Heard Ya

Happy New Year’s Eve!!  Guess where I am?  Yep, M.D. Anderson!  I’m pretty sure I’ve spent almost every major special event (anniversary, birthday, New Years Eve) in this place J   I hope you had a wonderful Christmas with your friends and family.  The holidays are always a whirlwind.  It’s been awhile since I last updated you on Andrew, so I thought I’d use today’s post to fill you in on his progress.

Andrew did not recover well from chemo round 3.  It took him at least 10 days and then he still doesn’t feel like he’s fully recovered as we head into round 4 today.  Not only has he been physically ill, but mentally he has been struggling with depression.  At times it really scared me how depressed he got.  A few nights ago we had another scare when he coughed up some blood.  He was afraid that the tumor was growing back in his airway.  He has also been having pain in his arm where the cancer is.

Lately, I’ve caught myself daydreaming about Ellie asking for her dad over and over again and not knowing what to tell her.  I cried on Andrew’s chest a couple of nights ago thinking about losing him.  90% of the time I do not let my mind wander to those kinds of thoughts, but occasionally I have a raw moment where it hits me in a particular way and I just need to release the pain.  I still believe that the tumor is shrinking and that he is just months away from being cured, but the truth is nothing is certain.

For as long as I can remember, I’ve written New Years resolutions.  I set physical, spiritual, family and career goals for the year.  Usually I set really high goals, stick to them for a week or two and then stop and beat myself up because I didn’t follow through on my commitments.  I’ve always been impatient when it comes to reaching my goals.  When I was a competitive gymnast and frustrated because I couldn‘t master a skill that I learned that day my coach would say, “Bailey, Rome wasn’t built in a day.”

The more life experience I gain the more I realize that anything you really want takes time to achieve.  So this year my approach is slow and steady wins the race.  What matters most to me is the quality of my life.  My motivation has changed for wanting the things I wanted before.  I still want the same things, but I now have a deeper motivation to achieve them.  I want to eat healthy and workout because I want energy to take care and play with my family.  I want to be a successful life coach because I want to contribute my life experiences and encourage others going through challenging times.  As I’m achieving my goals I want to help other’s reach their own.  I want to connect with my Creator on a deeper level because I want to trust Him more.  I want to set intentional time with my family and create beautiful memories because they are a gift from God.
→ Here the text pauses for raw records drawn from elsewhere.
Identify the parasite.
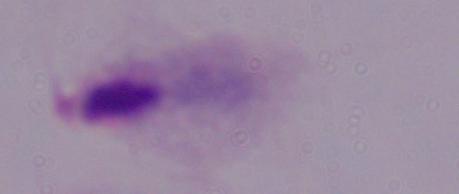

A trichomonad.

Captured at 1000x magnification. Micrograph.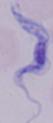 Captured at 1000x magnification. A trypanosome is shown. Micrograph.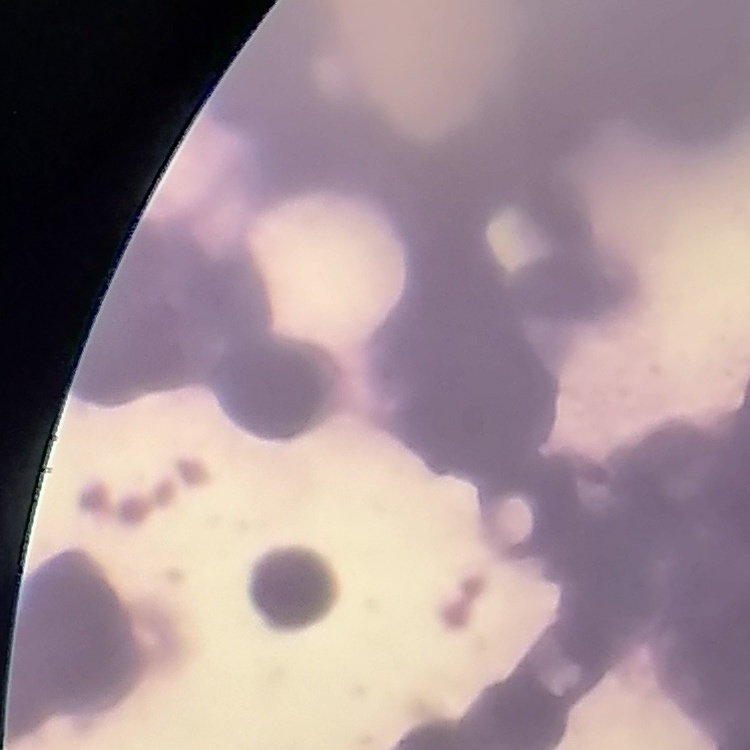

The erythrocytes show rouleaux formation. Square crop of a larger photomicrograph. Thin blood smear. Stained with either Field's or Giemsa.Evaluate for malaria.
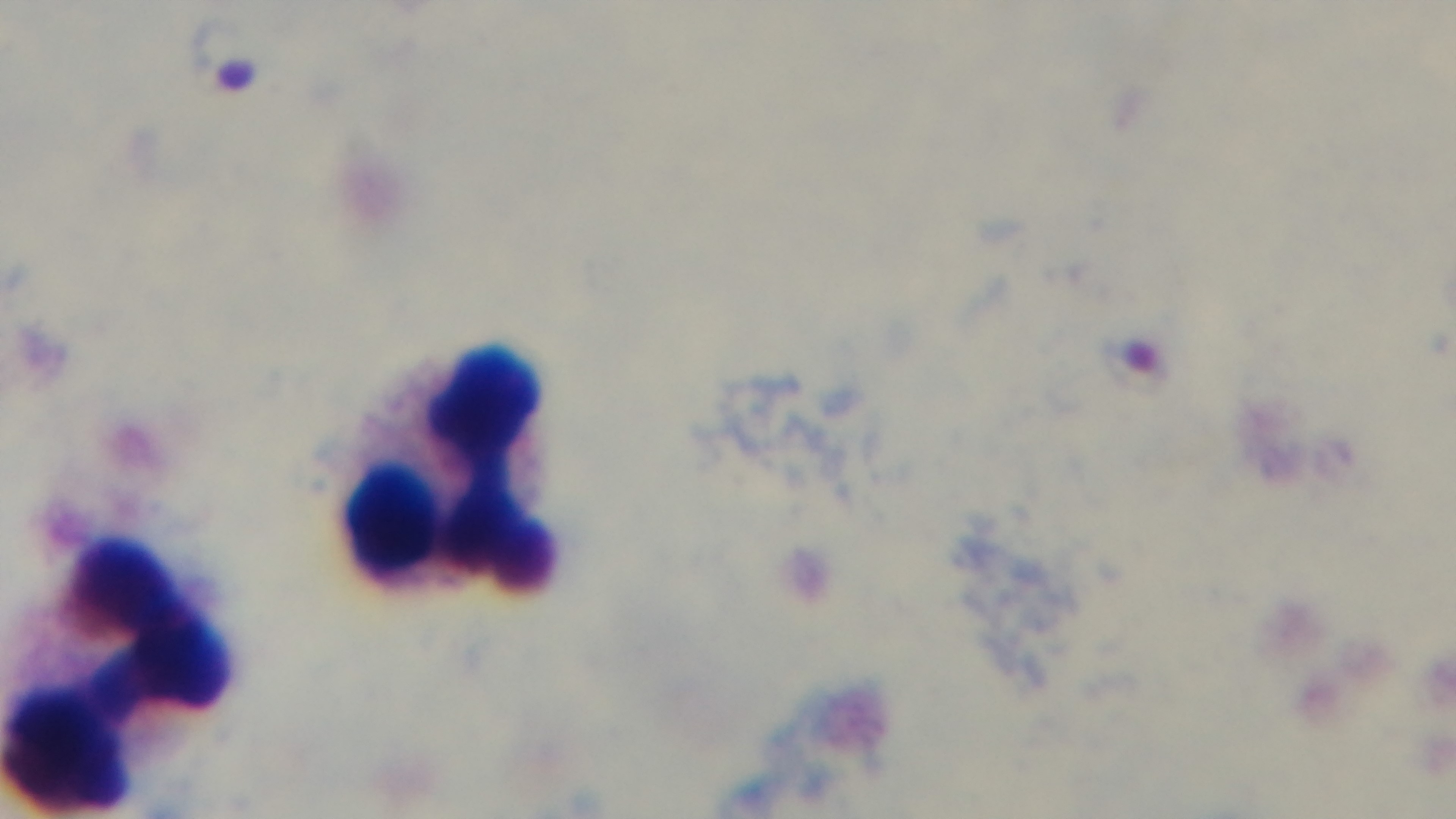
Infected.

stain: Giemsa
modality: light microscopy
objective: 100x oil immersion
preparation: thick blood film
field_of_view: one from the slide
capture: mounted 4K digital camera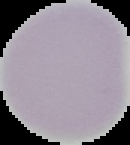
result: negative for Plasmodium parasites
preparation: thin blood film
image_size: 130×145 pixels
image_type: cell region segmented out of the field of view; surrounding area masked to black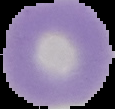
Summary:
  - Result: no Plasmodium parasites seen
  - Image size: 115×109 pixels
  - Preparation: thin blood smear
  - Image type: segmented cell region with the area outside set to black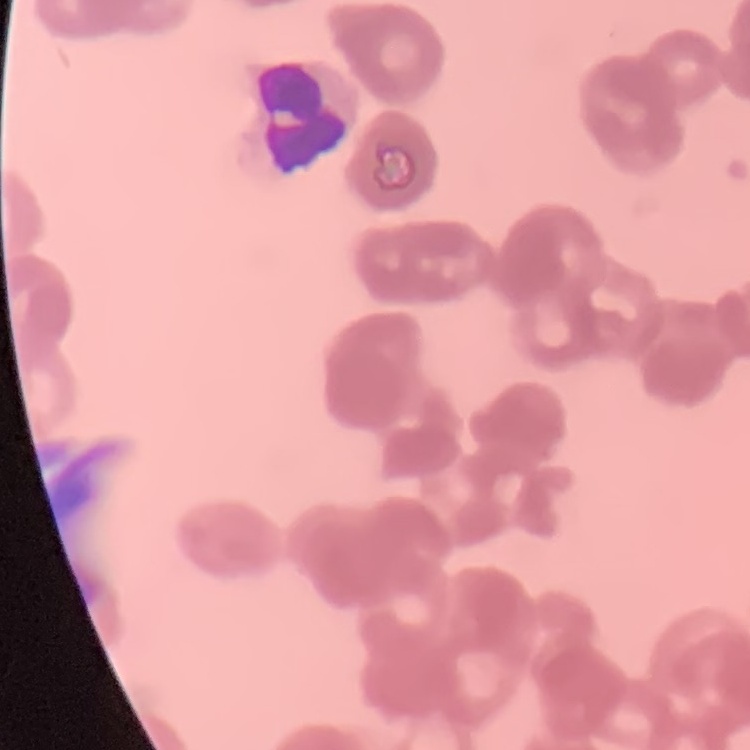
erythrocyte morphology = rouleaux formation
image type = one tile cut from a larger photomicrograph
preparation = thin blood smear
stain = Field's or GiemsaAssess the morphology of the erythrocytes.
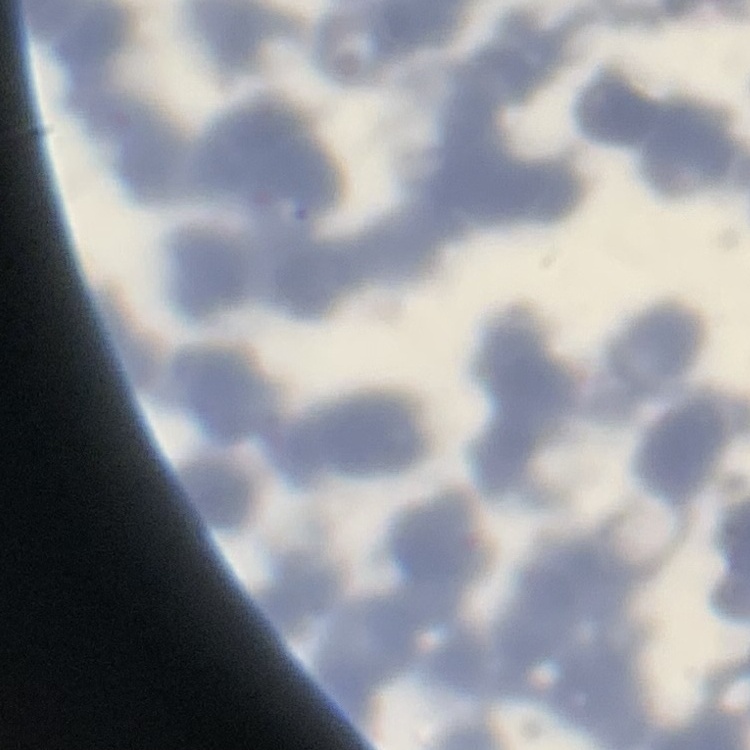
Rouleaux formation.

Summary:
  - Image type: one tile cut from a larger photomicrograph
  - Stain: Field's or Giemsa
  - Preparation: thin blood smear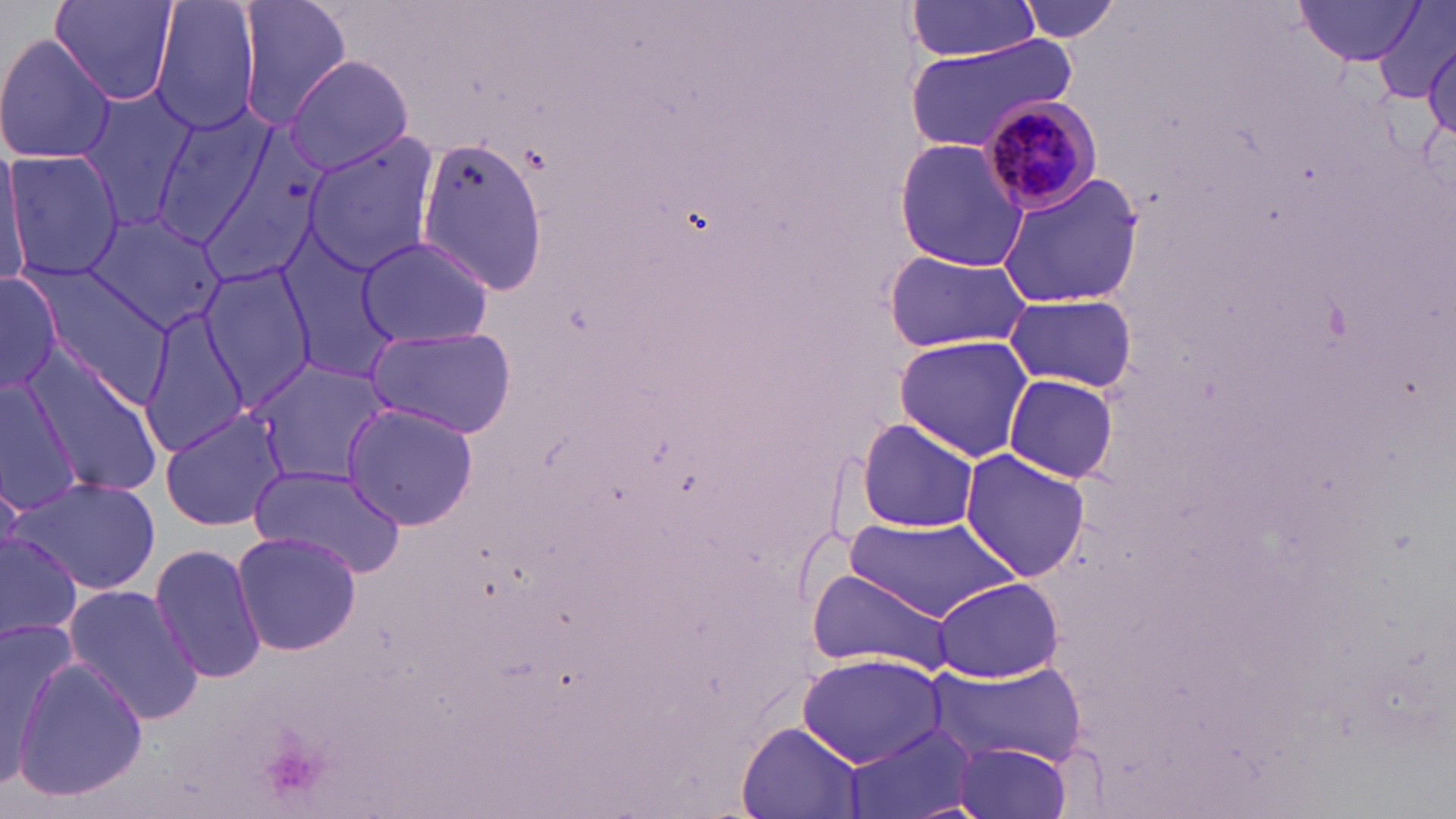
Summary:
  - Coordinate format: approximate bounding boxes as (x1, y1, x2, y2) in pixels
  - Uninfected red blood cell locations: (50, 0, 180, 107), (150, 0, 261, 134), (235, 0, 354, 130), (1016, 0, 1122, 45), (1294, 1, 1426, 65), (906, 2, 1042, 61), (1375, 3, 1456, 105), (0, 33, 119, 167), (905, 35, 1076, 154), (1424, 40, 1456, 140), (284, 53, 414, 175), (77, 85, 200, 231), (151, 110, 274, 249), (192, 133, 331, 294), (299, 133, 440, 278), (415, 134, 551, 298), (892, 136, 1029, 272), (1, 143, 30, 288), (6, 149, 120, 280), (992, 169, 1145, 309), (84, 211, 228, 332), (355, 235, 495, 348), (277, 236, 402, 382), (882, 251, 1033, 351), (25, 260, 171, 398), (198, 261, 318, 404), (0, 266, 70, 397), (1001, 293, 1139, 394), (138, 306, 252, 457), (364, 324, 518, 441), (892, 335, 1034, 461), (24, 350, 161, 497), (251, 360, 389, 486), (1003, 373, 1119, 484), (0, 377, 82, 515), (338, 404, 483, 531), (160, 408, 292, 532), (854, 418, 984, 533), (958, 449, 1092, 580), (247, 466, 405, 574), (14, 475, 160, 594), (846, 517, 1021, 621), (229, 529, 364, 657), (0, 531, 82, 644), (149, 541, 266, 685), (806, 569, 955, 673), (931, 577, 1065, 682), (62, 583, 204, 725), (0, 625, 79, 793), (797, 653, 948, 769), (10, 655, 150, 801), (926, 660, 1083, 763), (736, 722, 862, 818), (839, 723, 983, 819), (947, 740, 1076, 819)
  - Plasmodium malariae-infected red blood cell locations: (980, 98, 1106, 214)
  - Slide-level diagnosis: Plasmodium malariae
  - Field of view: single
  - Magnification: 1000x
  - Stain: May-Grünwald-Giemsa
  - Modality: optical microscopy
  - Image size: 1456×819 pixels
  - Preparation: thin blood smear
Not sure if you are a resolutions kind of person, but I encourage you to take time to reflect on this past year.  What brought you joy?  What brought you pain?  Look at the quality of your relationships with others and with yourself.  What can you do to improve your quality of life this year?  I plan on being in the present more as I’m realizing that the present is all that we really have.  I would love to hear your intentions for 2013.

I want to thank you for blessing my family this year with your love, prayers and support.  I’ve been deeply touched and changed by your radical love for us.  Know that Andrew and I count you as one of our many blessings!  Have a happy happy New Year!!!

6 Responses to “Heard Ya”

  1. Cindy

    My mother told me about you and Andrews blog, and you two are Amazing people. Now I am hooked. You have made be think deeply and now my resolutions seen pointless , so I’m going to reevaluate them,as you have made so much sense to me. When I figure it out ill defiantly keep you posted! Stay strong I believe in you and Andrew !

  2. Debbie Terry

    Bailey,
    I’m inspired by your message and your life. I’m rarely on FB but try to keep abreast of Andrew’s medical challenges and your journey together through it. My prayers surround all three of you. YOU, dear one, are the blessing!
    Eager for the day we are all safely home!

  3. Roma Preiss

    Thank you, thank you and thank you to both you and Andrew for your inspiring blogs . Arlis and I prayed fervently for Andrew and his family 11 years ago and we are doing the same again for you, Andrew, Ellie and the rest of the family. You two are such awesome young people of God. Wishing you all a New Year filled with God’s Richest Blessings. I pray and I believe that there is a healing taking place in Andrew. Shalom!